> _AIM OF THE TASK_: List every source cited in parentheses in the abstract below, giving each as its author and year.

> _EXTRACT TO READ_:
※

Translation Homeostasis Contributes to SIFD Pathobiology in Yeast

Abstract

Protein phosphorylation is an essential regulatory mechanism employed by many key pathways in the eukaryotic cell. This thesis explored two examples of protein phosphorylation, one in translation and one in cell cycle regulation. TRNT1 is the RNA polymerase that adds the 3’ CCA nucleotides to all tRNA and is required for aminoacylation, tRNA quality control, and protection of the translation machinery (Aebi et al., 1990; Vörtler & Mörl, 2010; Wellner et al., 2018). Mutations in TRNT1 cause SIFD, Sideroblastic Anemia With B-Cell Immunodeficiency, Periodic Fevers, And Developmental Delay, a rare mitochondrial disease (Chakraborty et al., 2014). In addition to oxidative phosphorylation defects previously reported (Liwak-Muir et al., 2016; Sasarman et al., 2012; Wedatilake et al., 2016), I show that defects in TRNT1/Cca1 induce the eIF2α-P translation stress response to slow cytoplasmic translation but is only beneficial when mitochondrial translation is required. This data suggests that impairment of TRNT1/Cca1 function results in an imbalance of translation homeostasis and that altering the balance between mitochondrial and cytoplasmic translation may be an effective therapy for SIFD. In another example of protein phosphorylation regulation, Cdc25-dependent dephosphorylation of Cyclin dependent kinase (Cdk1) is a universally conserved mechanism regulating mitotic entry. In budding yeast, Cdk1 is dephosphorylated when the cdc25 homologue, MIH1, is deleted, indicating an additional phosphatase functions redundantly with Mih1. I identified two phosphatases, Ptp1 and PP2ARts1, that function in conjunction with Mih1. This redundancy suggests novel mechanisms for how cells may activate pools of Cdk1 at different times and in different cellular locations.

※

> _SUPPLIED INFORMATION_:

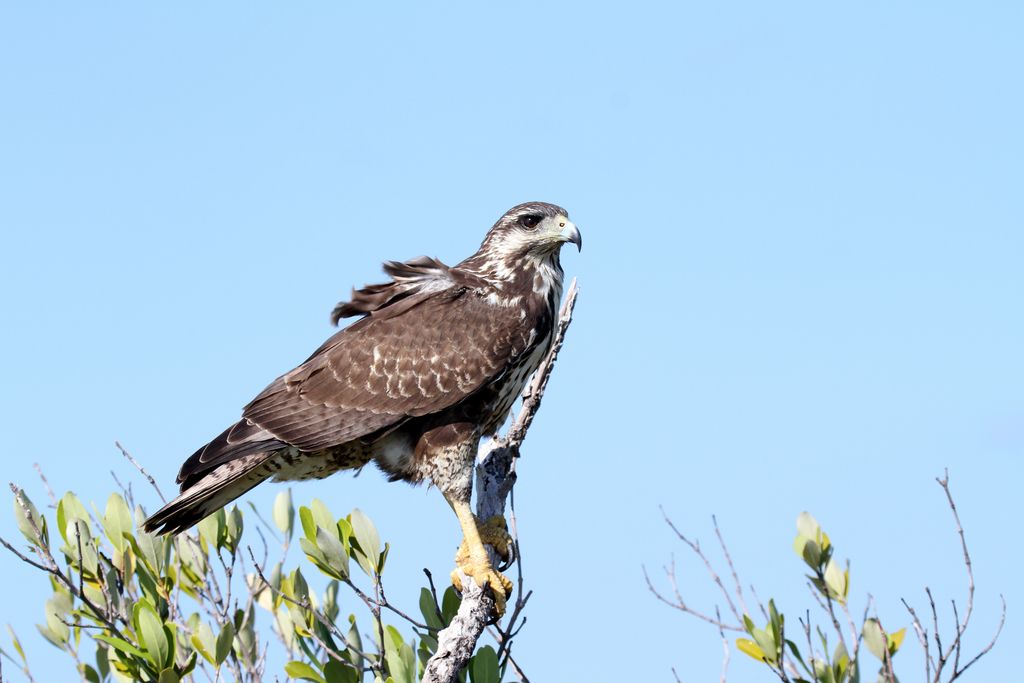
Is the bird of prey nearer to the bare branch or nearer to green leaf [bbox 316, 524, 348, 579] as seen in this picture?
the bare branch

※

> _TASK SOLUTION_:
- Aebi et al., 1990
- Vörtler & Mörl, 2010
- Wellner et al., 2018
- Chakraborty et al., 2014
- Liwak-Muir et al., 2016
- Sasarman et al., 2012
- Wedatilake et al., 2016